Three Reasons You Shouldn't Blame The NXT7 For Their Storyline

Lynn KincheloeContributor IJune 22, 2010

The rookies of NXT Season One have recently gone on a rampage of WWE's flagship show RAW, apparently in an attempt to gain wrestling contracts for the remaining members of the group currently dubbed the "NXT7".

However, some within the Internet Wrestling Community feel that the angle has grown quickly stale because the group attacks week after week in the same fashion. There could be any number of reasons as to why the NXT7 isn't given anything else to do, but here are what I think could be some of the underlying issues:


1. Going First Isn't Always The Best Time

When NXT was first announced, everybody expected the first "class" to come from WWE's developmental promotion Florida Championship Wrestling, what was not known was who would compose the first class. Looking back it appears the WWE established a formula where the Final Two were the ones most likely to fit the "mold" for being a top superstar and the rest would have to pay their dues to get the third spot on the proverbial podium.

But with this group being the "Plank Owners" of NXT, its entirely possible everybody was promised a shot at making the main roster, irregardless of their finishing position. The simplest way to do this would be to create a faction for them to "invade" RAW and cause as much damage as possible, however this has prevented their individual personalities from being given a chance to shine in front of a new audience. And except for the Final Two (winner Wade Barrett and runner-up David Otunga) will probably not have much of a chance at maintaining their careers in the WWE.


2.  Making a Mess to Cover Up Underlying Writing Issues

Another issue facing the WWE lately is an apparent lack of creativity during the "PG Era". Quite a few people in the IWC believe that without the inhibition-liberating rating of TV-14 the overall product feels stale and unexciting. The Wrestlers perform essentially the same routines repeatedly, commentators calling the match the same way every time and save for a different date and stage its the same cookie-cutter program every week.

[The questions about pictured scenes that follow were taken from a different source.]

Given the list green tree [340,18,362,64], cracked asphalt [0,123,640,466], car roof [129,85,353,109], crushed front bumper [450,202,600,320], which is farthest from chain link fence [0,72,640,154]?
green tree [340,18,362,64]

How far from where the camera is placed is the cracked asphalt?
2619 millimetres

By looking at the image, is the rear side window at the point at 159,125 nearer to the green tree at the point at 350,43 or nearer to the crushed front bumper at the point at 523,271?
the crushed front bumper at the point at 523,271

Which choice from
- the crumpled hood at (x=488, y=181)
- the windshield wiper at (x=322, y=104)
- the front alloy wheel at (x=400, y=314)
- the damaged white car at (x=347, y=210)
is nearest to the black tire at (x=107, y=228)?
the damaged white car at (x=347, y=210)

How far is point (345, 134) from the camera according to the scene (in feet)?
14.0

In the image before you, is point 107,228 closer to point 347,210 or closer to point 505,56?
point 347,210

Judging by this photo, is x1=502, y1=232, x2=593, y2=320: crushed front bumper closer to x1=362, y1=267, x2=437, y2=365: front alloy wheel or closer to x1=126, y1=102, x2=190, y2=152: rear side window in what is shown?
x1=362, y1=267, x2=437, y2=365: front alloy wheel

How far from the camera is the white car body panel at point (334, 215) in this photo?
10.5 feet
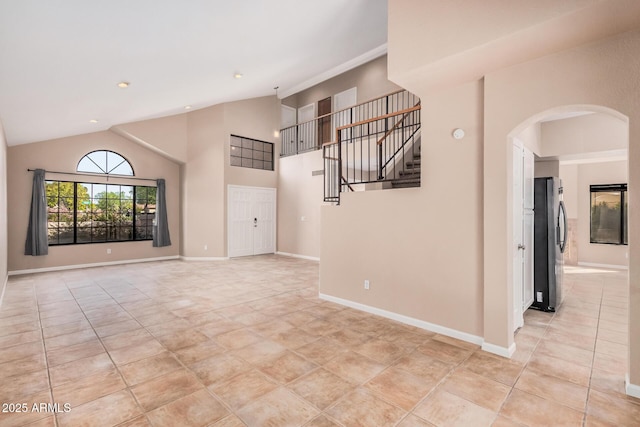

Perhaps the NXT7 is an attempt to give the fans what they wanted: An outlaw group who would do whatever they wanted to and didn't care about who they stomped in the process. However this still being the WWE and still being rated TV-PG, they quickly fell into the same quicksand enveloping the other wrestlers. They're doing the same routine every week, trash the backstage areas and beat up a random individual.


3. Brian Danielson Really Was Released

When the roster for NXT S1 was announced, nearly everyone in the IWC cheered when Daniel Bryan (alias Brian Danielson) was on it. The anticipation was he would trounce the rest of the roster and become a global superstar overnight.

Then came the first eliminations, lo and behold Daniel Bryan was gone just like that. In an instant the dream suddenly crashed down to earth in a smoking heap, and with it any hope the IWC had of seeing their "change" in the WWE.

But for some reason they kept bringing him back on to talk about his elimination, and he even had a brief feud with play-by-play announcer Michael Cole over some of the IWC's concerns about Cole's announcing style and their belief that he "took" longtime RAW broadcaster Jim Ross' seat.

Then came the Initial Invasion, Daniel Bryan was a part of the NXT8 group that tore up John Cena, Cole, Jerry Lawler and the ring area. The cameras also caught a glimpse of DB choking ring announcer Justin Roberts with his own tie, zooming in to fill television screens with the apparently not TV-PG moment.

Days later Brian Danielson was let go from his WWE Contract. The IWC's opinion was split on this, some thought the Tie-choke was overkill and the Management had no choice but to terminate Danielson's employment, others thought a phone call from the campaign offices of U.S. Senate Candidate Linda McMahon (R- Connecticut) over concerns the incident might be used in a political ad forced the WWE to fire him.

But perhaps a more likely reason lies with the man himself, perhaps once he got into a WWE locker room for the first time he realized that the WWE wasn't for him and immediately began talks to be released from his contract. Even with the high praise he received from his peers in the locker room for his work ethic and in-ring skills, he simply was not comfortable in that work space. If this was the case we may not truly learn of it until well after he retires, which one would hope isn't for many years after a long and successful career wherever he does decide is where he belongs.